People v Argueta
2024 NY Slip Op 06054
Decided on December 4, 2024
Appellate Division, Second Department
Published by New York State Law Reporting Bureau pursuant to Judiciary Law § 431.
This opinion is uncorrected and subject to revision before publication in the Official Reports.


Decided on December 4, 2024 SUPREME COURT OF THE STATE OF NEW YORK Appellate Division, Second Judicial Department
FRANCESCA E. CONNOLLY, J.P.
WILLIAM G. FORD
HELEN VOUTSINAS
PHILLIP HOM, JJ.

2021-02841
(Ind. No. 1262/19)

[*1]The People of the State of New York, respondent,

v

Mateo Argueta, appellant.




Joseph Z. Amsel, New York, NY, for appellant.

Anne T. Donnelly, Mineola, NY (Sarah S. Rabinowitz and Cristin N. Connell of counsel), for respondent.



DECISION & ORDER

Appeal by the defendant from a judgment of the Supreme Court, Nassau County (Teresa K. Corrigan, J.), rendered April 12, 2021, convicting him of attempted criminal sexual act in the second degree, upon his plea of guilty, and imposing sentence.

ORDERED that the judgment is affirmed.

On March 15, 2021, the defendant appeared virtually before the Supreme Court to accept a plea offer. The defendant consented to his virtual appearance on the record. The defendant entered a plea of guilty to attempted criminal sexual act in the second degree. As a condition of the plea agreement, the defendant waived his right to appeal.
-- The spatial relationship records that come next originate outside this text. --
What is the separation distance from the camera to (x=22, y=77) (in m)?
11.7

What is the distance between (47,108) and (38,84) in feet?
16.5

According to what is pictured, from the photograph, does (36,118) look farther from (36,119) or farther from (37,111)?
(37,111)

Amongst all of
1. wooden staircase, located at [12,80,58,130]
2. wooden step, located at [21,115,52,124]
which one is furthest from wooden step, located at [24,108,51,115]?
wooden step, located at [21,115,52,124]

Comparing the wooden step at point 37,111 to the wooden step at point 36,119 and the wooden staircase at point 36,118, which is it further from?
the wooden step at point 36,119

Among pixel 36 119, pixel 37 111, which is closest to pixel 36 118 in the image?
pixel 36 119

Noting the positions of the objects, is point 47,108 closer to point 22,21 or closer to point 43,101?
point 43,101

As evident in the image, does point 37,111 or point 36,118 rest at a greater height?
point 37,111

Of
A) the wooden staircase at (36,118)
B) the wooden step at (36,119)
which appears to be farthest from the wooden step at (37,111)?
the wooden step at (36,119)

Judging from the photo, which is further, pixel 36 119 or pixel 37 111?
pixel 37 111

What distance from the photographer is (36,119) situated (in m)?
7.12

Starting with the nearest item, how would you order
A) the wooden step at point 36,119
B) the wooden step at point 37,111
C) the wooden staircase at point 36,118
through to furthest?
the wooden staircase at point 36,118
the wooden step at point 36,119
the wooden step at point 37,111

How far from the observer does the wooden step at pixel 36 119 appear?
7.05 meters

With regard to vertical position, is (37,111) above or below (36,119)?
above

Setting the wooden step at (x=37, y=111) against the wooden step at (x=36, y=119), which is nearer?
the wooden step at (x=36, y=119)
The defendant's claim that he did not knowingly, intelligently, and voluntarily consent to the virtual proceedings is unpreserved for appellate review (see People v Bonilla, 219 AD3d 1094, 1095). In any event, this contention is without merit, as the Supreme Court sufficiently obtained his consent to the virtual proceedings on the record.
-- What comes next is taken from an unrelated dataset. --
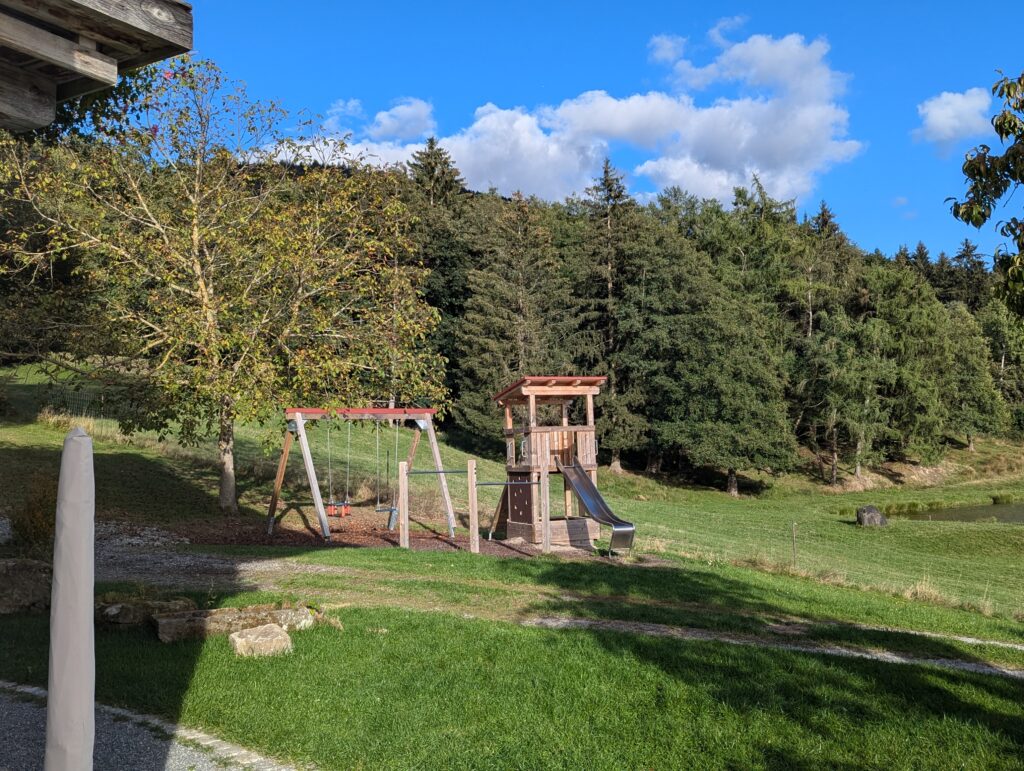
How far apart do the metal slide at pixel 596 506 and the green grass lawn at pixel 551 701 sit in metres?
7.47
The defendant's contention that his plea of guilty was not knowing, intelligent, and voluntary is also unpreserved for appellate review, as he did not move to withdraw his plea or otherwise raise the issue before the Supreme Court (see People v Pray, 183 AD3d 842, 842). In any event, that contention is also without merit. "Whether a plea was knowing, intelligent and voluntary is dependent upon a number of factors 'including the nature and terms of the agreement, the reasonableness of the bargain, and the age and experience of the accused'" (People v Mack, 168 AD3d 1100, 1101, quoting People v Garcia, 92 NY2d 869, 870 [internal quotation marks omitted]). "It is axiomatic that the court 'need not engage in any particular litany' in order to ensure that a defendant makes a 'knowing, voluntary and intelligent choice among alternative courses of action'" (People v Scott, 151 AD3d 1702, 1702, quoting People v Conceicao, 26 NY3d 375, 382). Here, the record of the plea proceeding demonstrates that the defendant's plea was a knowing, intelligent, and voluntary choice (see People v Ramos, 164 AD3d 922, 923; People v Scott, 151 AD3d at 1702).
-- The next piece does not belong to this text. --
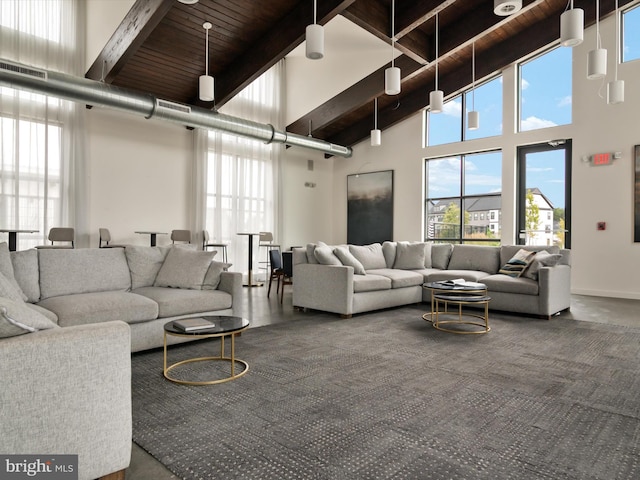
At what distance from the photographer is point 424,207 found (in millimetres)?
9648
The record further demonstrates that the defendant knowingly, willingly, and intelligently waived his right to appeal (see People v Lopez, 6 NY3d 248, 254). The defendant's [*2]valid waiver of his right to appeal precludes appellate review of his contention that the sentence imposed was excessive (see id. at 255-256).

CONNOLLY, J.P., FORD, VOUTSINAS and HOM, JJ., concur.